DC3 - This may also be relaxed as an assumption. These constraints
may be globally or locally (thus may need mapping) defined,
but in either case, the BRPC procedure may be applied.
JP>> Well at least not for the cost metric that must be consistent to compute the shortest inter-domain constrained path. You're right that other metrics apply to the general inter-domain case and are not specific to BRPC.
- Each AS can be made of several IGP areas. The path computation
procedure described in this document applies to the case of a single
AS made of multiple IGP areas, multiples ASs made of a single IGP
area or any combination of the above. For the sake of simplicity,
each AS will be considered to be comprised of a single area in this
document. The case of an Inter-AS TE LSP spanning multiple ASs where
some of those ASs are themselves made of multiple IGP areas can be
easily derived from this case by applying the BRPC procedure
described in this document, recursively.
DC4 - The BRPC procedure in general can be applied to any network
partitions in the context of (G-)MPLS networks, and so this
paragraph could be moved to the Intruduction, and at least
not a hard assumption.
JP>> Agree.
- The domain path (set of domains traversed to reach the destination
domain) is either administratively pre-determined or discovered by
some means (outside of the scope of this document).

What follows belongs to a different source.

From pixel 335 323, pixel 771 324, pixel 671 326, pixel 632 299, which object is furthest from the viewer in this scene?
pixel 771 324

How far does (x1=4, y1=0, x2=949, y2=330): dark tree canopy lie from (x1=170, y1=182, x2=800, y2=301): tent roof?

DC5 - What does this mean ? Thought the domain path is calculated by
the BRPC procedure.
JP>> nope, the BRPC computes the optimal (shortest) path between a source S in Domain A to destination D in Domain B, along a determined domain path (can be pre-determined or discovered during the BRPC procedure). But, BRPC does not attempt to discover all the domain-path, compute for each domain path the best path and return the absolute best path.
DC10 Thr BRPC procedure may return x number of path segments where x equals
the number of equal cost paths (ECMP), where two parameters may be
configurable based on carriers policy. The first is the max number for
x, and the second is the approximates of these paths (costs are
exactly the same or close enough).
JP> Do you see a strong reason for limiting x ?
The second requirement might indeed be interesting.
WG, any feed-back on this ?
DC11 - It could be reworded to say: After accommodating local policy
that may be associated with domains that a LSP may traverse,
if any, the BRPC would guarantee the optimality of inter-domain
paths end-to-end.
JP> Not quite sure to see your point here ?
Thanks for your comments.
JP.
On May 8, 2006, at 5:57 PM, Dean Cheng ((dcheng)) wrote:
Dear Authors,
I've got some quick feedback please see the attached (lines inserted
starting with DC).
Cheers,
Dean
Dear WG,
As agreed during our last WG meeting in Dallas (see the discussion with Adrian, acting as CCAMP co-chair), we moved that ID in PCE WG. We took that opportunity to make several changes based on the comments that we received so far. So new text has been added for clarification, we reworded some sections and more importantly, we removed the specification of the VSPT object and replaced it by a 1-bit new flag in the RP object defined in PCEP.
Comments very welcome.
JP, Raymond, Nabil and Jean-Louis.Begin forwarded message:
Date: May 4, 2006 3:50:01 PM EDT
Subject: I-D ACTION:draft-vasseur-pce-brpc-00.txt
A New Internet-Draft is available from the on-line Internet-Drafts directories.
Title : A Backward Recursive PCE-based Computation
(BRPC) procedure to compute shortest inter-
domain Traffic Engineering Label Switched Paths
Author(s) : J. Vasseur, et al.
Filename : draft-vasseur-pce-brpc-00.txt
Pages : 14
Date : 2006-5-4
This document specifies a Path Computation Element (PCE)-based
procedure to compute inter-domain constrained shortest Traffic
Engineering (TE) Label Switched Paths (LSPs) in Multiprotocol Label
Switching (MPLS) and Generalized MPLS (GMPLS) networks. In this
document a domain is referred to as a collection of network elements
within a common sphere of address management or path computational
responsibility such as IGP areas and Autonomous Systems.